Graphical chart/flow chart

(Create a drawing of the unit from beginning to end; something like the drawings of the think models for inquiry experiences and stages of the design thinking model for that kind of experience.)


The Cotaught Learning Activities for Phase one of the unit)

(Describe here the various activities conducted jointly by both partners learning the learners through a series of events designed to move through the various objectives including formative assessments.) (Student input?)


The Cotaught Culminating Experience; Phase 2)

(We usually expect individuals or groups of learners to produce some sort of artifact that exhibits in phase one and demonstrates what they have learned during the learning experience. This could be a research report, a video, the solution to a problem, or an activity that brings all the puzzle pieces together to form a seamless deep understanding of the major goals. It is like taking the various ingredients of a chocolate chip cookie and mixing them in such a way and baking them to form a very desirable whole product. While individual exhibitions might be used as preliminary outcomes, the mixing of all the exhibits into a higher level question or problem to solve adds a deep learning activity that will be far superior than the first set of exhibitions.  For example, groups may have built guidelines for their own families on how to survive one particular disaster, but in the culminating experience, they put together all the emergency plans to form a major set of guidelines for their family to survive any type of disaster that might strike.

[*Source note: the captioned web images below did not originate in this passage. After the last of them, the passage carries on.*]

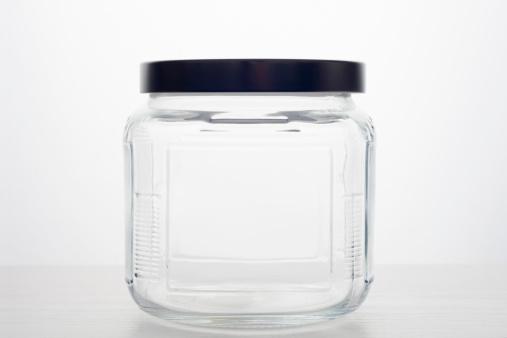 透明「Empty glass jar」:スマホ壁紙(16)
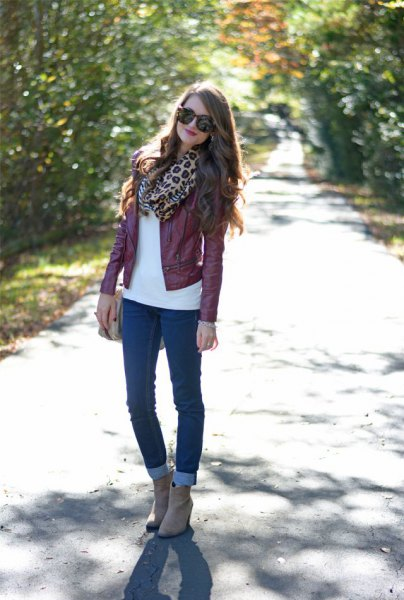 Maroon leather jacket with scarf with leopard print and skinny jeans with cuffs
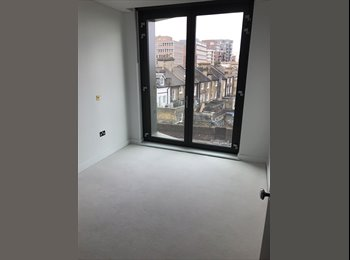 EasyRoommate UK - £900 Putney, 2 bed East Putney, own bathroom & balcony! Looking for chilled & professional flatmate, Putney - £900 pcm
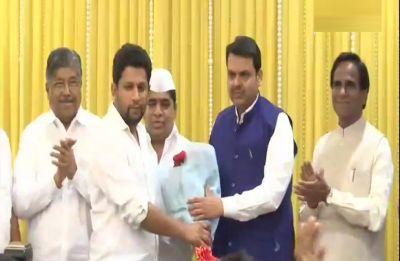 Sujay Vikhe Patil, son of Maharashtra Congress leader Radhakrishna Vikhe Patil, joins BJP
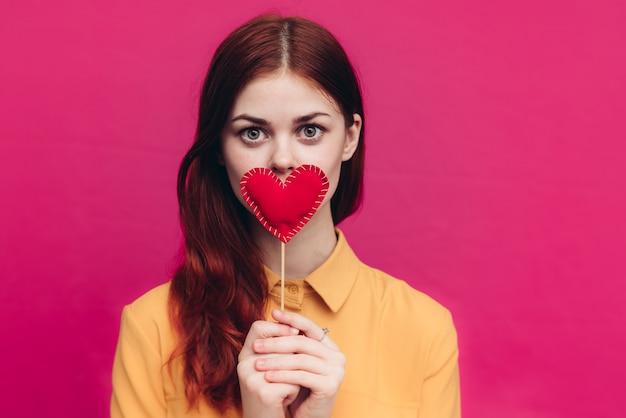 Celebração do dia dos namorados mulher com corações, amor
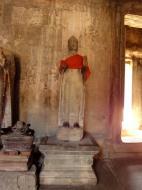 Asisbiz Angkor Wat inner sanctuary gallery Buddha relics 08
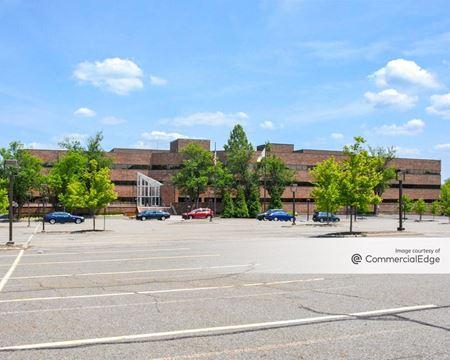 Hilton Court West - Parsippany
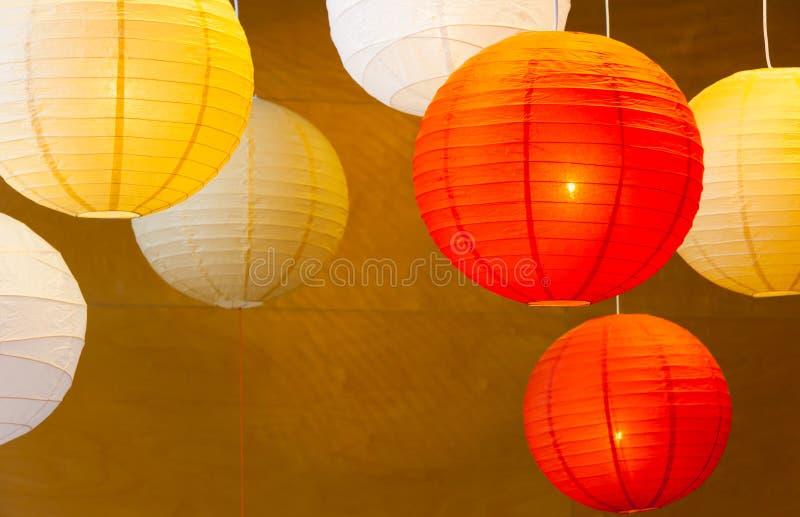Bunte Ballonpapierlampen lizenzfreies stockbild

If the main content objectives were the center of a learning experience, then the culminating experience is focused on the content. However, if students had a great deal of choice in content projects, then the culminating experience examines the process across projects.) (Student input?)


The co-assessed Summative Assessment

Describe here any final assessment here:


The Cotaught Big Think: 

(An adult and student  activity after all the grades are in and the learning experience is over; it is a metacognitive reflection looking back and projecting into the future:  what I know and am able to do; what we know and are able to do; how I learned; how we learned; so what, and what’s next) (Use strategies from The Big Think book.)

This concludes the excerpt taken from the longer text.